-Statistics by De-
DeTistics
About De
De is a data scientist with a background in social research methodology and expertise in advanced quantitative methodology, data mining, and text mining. Thus far De has worked mostly with educational data and game log data. Prior to becoming involved in research, De was a teacher for a number of years, and before that a database administrator.
De also knits. A gallary of some of De's best sweaters can be found here.
Links to open-source versions of De's publications can be found below.
Publications

Statistics
Advanced statistical topics in educational research focus on measurement issues such as dimension reduction, estimation, validity, reliability, and generalizability.

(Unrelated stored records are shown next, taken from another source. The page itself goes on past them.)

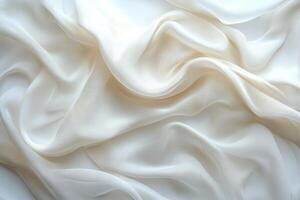 Soft, flowing white fabric texture with gentle waves and elegance, ideal for backgrounds and overlays. photo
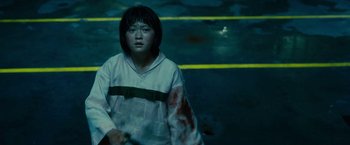Movie still from “Okja” (2017), directed by Bong Joon Ho – A young girl with blood on her shirt and a tennis racquet; Medium shot, High angle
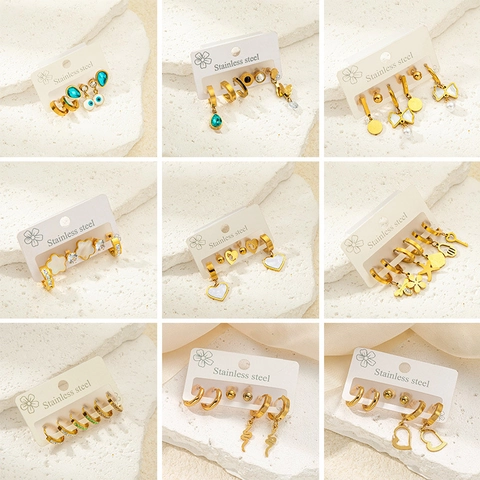 Luxueux Boucles d'Oreilles en Acier au Titane Ensemble Strass Nœud Papillon Cœur Papillon Breloques Bijoux de Mode Femme Cadeau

Methods include factor analysis, structural equation modeling, hierarchical linear modeling, and item response theory.
De's publications in this area include papers on using exploratory factor analysis to identify the different kinds of instructional techniques used to teach science to English language learners and on using mediation studies, linear regression, and analysis of variance to examine differences in in-game behavior.

Data Mining
Analyzing click-stream log data from games and simulations is very difficult, but data mining techniques can be used to reduce this mass of low-level process data to a smaller set of substantively meaningful features.
De's publications in this area include papers about logging game data to support analyses, using cluster analysis to identify the strategies players use to solve levels in the game, using sequence mining to identify changes in strategy use, using classification to identify different learning trajectory types, and applications of the data mining results to make targeted modifications to a game.

Text Mining
Extracting semantic meaning from text is one of the most difficult issues in natural language processing. The rule-based system, SemScape, uses grammatical information to identify the relationships between words in a given free text document and exports that information in the form of TextGraphs. A second rule set is then used to extract semantic information from those graphs.
De's publications in this area include papers about SemScape, as well as applications of SemScape to extract InfoBox information from unstructured Wikipedia text, generate ontologies from free text, and automatically score short essays for content.